La crítica literaria concuerda en que oralidad ha constituido y constituye un elemento fundamental para la narrativa peruana. Sin embargo, este rasgo, aparentemente canónico, ha sido asimilado por los discursos criollo y mestizo como su eje principal, descartando a lo afroperuano de todo aporte literario. Su participación en tanto productores y sujetos de discursos ficcionales es un acierto en la obra de Antonio Gálvez Ronceros (Chincha, 1932).
El escritor posee el mérito de compenetrar su prosa en un momento singular para la narrativa peruana: la representación de lo rural desde caracteres socioculturales propios. En efecto, a diferencia de Valdelomar, en que los relatos giran en torno a la memoria, en Los ermitaños la imagen del ambiente costeño supone la representación que los propios sujetos construyen de sí mismos. El corpus narrativo intenta representar el carácter mítico que alberga el imaginario colectivo en la Costa peruana. Los relatos, en consecuencia, responderían a una unidad colectiva: la imagen popular de los “aparecidos”. El título mismo aludiría a aquellos personajes ocultos, asumidos por la creencia popular, y que gozan de una riquísima literatura oral, vinculados al poder de los hacendados y sacerdotes católicos enviados anteriormente a sojuzgar y explotar a las comunidades agrarias.
En la mayoría de los textos, la muerte se apropia del espacio ficcional y detiene el tiempo con la finalidad de reunir la tradición prehispánica y el mundo contemporáneo. No cabe duda, en este sentido, de la importancia de los “aparecidos” en la Costa peruana y su función para restablecer el orden en las sociedades rurales de esta región del país. En esta visión coherente del mundo, como sucede en los cuentos “El Buche”, “Joche” (quizá el más logrado de los relatos) y “El desaparecido”, las ánimas de los aldeanos mantienen su propósito de proteger a sus parientes vivos.
En “Joche”, los difuntos retornan al mundo terrestre para ser reverenciados al igual que en la antigüedad: “¿Por qué visten a los muertos si se los van a comer los gusanos? (...) Clarito vi al Joche comido de gusanos y un frío me cruzó de lado a lado”. De esta manera, la tradición oral ha incorporado el permanente conflicto entre hombre y alma, lo que supone la evidente dualidad en el imaginario popular peruano.

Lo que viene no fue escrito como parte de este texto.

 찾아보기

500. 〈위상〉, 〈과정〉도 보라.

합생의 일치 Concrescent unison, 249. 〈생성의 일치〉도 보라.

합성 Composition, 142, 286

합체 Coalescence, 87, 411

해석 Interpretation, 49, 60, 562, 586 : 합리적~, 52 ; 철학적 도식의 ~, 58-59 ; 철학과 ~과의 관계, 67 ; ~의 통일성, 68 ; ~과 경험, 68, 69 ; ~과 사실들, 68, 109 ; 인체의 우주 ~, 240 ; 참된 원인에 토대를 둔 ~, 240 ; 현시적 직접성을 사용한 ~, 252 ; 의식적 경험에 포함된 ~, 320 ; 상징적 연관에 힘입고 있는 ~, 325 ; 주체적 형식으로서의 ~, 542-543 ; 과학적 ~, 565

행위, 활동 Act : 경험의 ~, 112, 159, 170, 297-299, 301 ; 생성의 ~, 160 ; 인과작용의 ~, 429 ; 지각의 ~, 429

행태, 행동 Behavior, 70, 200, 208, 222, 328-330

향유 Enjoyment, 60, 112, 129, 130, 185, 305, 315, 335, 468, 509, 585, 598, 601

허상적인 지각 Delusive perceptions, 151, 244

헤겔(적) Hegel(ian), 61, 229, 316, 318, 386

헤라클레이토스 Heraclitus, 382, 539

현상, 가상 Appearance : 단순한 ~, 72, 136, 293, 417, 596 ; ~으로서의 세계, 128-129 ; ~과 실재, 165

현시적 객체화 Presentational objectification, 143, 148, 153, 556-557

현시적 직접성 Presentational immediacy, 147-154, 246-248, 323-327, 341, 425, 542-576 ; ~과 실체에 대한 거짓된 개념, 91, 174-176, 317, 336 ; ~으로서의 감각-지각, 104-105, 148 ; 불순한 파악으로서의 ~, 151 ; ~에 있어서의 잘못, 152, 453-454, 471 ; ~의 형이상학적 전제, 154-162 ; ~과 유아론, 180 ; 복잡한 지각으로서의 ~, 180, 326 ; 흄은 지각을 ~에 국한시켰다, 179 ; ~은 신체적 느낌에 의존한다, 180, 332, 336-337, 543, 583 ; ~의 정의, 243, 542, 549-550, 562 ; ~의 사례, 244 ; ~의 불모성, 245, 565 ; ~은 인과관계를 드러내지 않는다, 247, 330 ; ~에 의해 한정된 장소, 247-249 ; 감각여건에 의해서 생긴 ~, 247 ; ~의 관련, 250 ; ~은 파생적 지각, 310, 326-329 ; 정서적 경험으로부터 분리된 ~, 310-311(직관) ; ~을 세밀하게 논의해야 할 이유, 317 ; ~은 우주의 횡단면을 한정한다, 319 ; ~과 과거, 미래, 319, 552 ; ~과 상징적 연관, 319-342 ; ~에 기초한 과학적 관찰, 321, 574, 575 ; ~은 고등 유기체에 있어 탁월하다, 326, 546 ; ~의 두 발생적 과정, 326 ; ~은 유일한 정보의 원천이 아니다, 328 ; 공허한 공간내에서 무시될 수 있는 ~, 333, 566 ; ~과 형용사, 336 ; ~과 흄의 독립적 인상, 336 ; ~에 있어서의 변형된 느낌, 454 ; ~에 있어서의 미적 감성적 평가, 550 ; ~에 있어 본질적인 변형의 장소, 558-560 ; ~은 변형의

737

En “El animal está en casa”, el hacendado Ricardón asume la fisonomía de un can rabioso. Los peones se congregan ante el patrón; ejercen el predominio del espacio ficcional y conllevan a prevalecer la figura de los desposeídos sobre los dominadores.
No se trata de un interés satírico del narrador para ridiculizar a los grupos dominantes. Antes bien, la figura del perro, en tanto eje integrador entre el hombre y la muerte en la mitología prehispánica, se tergiversa para atemorizar a los pueblos costeños.

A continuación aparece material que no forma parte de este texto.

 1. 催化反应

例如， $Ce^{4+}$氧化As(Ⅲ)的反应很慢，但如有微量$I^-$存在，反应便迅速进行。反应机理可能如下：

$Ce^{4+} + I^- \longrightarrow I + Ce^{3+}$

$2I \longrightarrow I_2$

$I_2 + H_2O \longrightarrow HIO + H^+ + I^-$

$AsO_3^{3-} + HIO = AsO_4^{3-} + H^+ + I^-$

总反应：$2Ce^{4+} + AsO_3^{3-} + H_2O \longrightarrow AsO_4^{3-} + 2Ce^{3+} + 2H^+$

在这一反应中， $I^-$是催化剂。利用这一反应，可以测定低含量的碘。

Por último, “Sombreros”, “La compra” y “La cena” están trazados por un hilo conductor común: la preponderancia de la masculinidad, bien como único referente en el discurso, bien como vínculo al grupo social dominante. Si bien la subalternidad de la mujer en “La cena” respondería a su relación con los pobladores, el vínculo patrón-siervo asigna al varón el centro de la vida comunitaria andina; en “La cena” lo masculino implica la supremacía sobre la pobreza a través de la adquisición de automóviles, objetos asignados a los terratenientes: “en vez de comprar burros, que se mueren, mejor uno de estos animales que no comen pastos”.
En el Perú, el “ermitaño” hace referencia a esos caminantes solitarios (agricultores o peones) que son atacados por los “pishtacos” o “sacaojos”, tanto en la Costa como en las zonas altoandinas, con el fin de extraerles la grasa [1]. Ya en la etapa republicana, éstos serán identificados con los latifundistas y empresarios extranjeros. No obstante, si el narrador encubre su presencia, ella es fácilmente reconocible en cada uno de los relatos.
Junto con Eleodoro Vargas Vicuña, Antonio Gálvez Ronceros reinventa la memoria colectiva dotándola de una admirable construcción narrativa en función de sujetos desligados de espacios y tiempos reconocibles.
La presente edición del primer libro de Gálvez Ronceros viene precedida por un desafortunado prólogo de Luis Alberto Ratto, en el que se advierten datos biográficos del autor para entender el sentido del título. Es difícil discrepar, no obstante, con Ratto en que se trata de una acertada reedición por parte del Instituto Nacional de Cultura y que debiera, además, comprometer a las afamadas editoriales nacionales con los autores más acreditados de la literatura peruana.
[1] Tomado de Juan Ansión (editor). Pistachos. De verdugos a sacaojos. Lima, Tarea, 1989.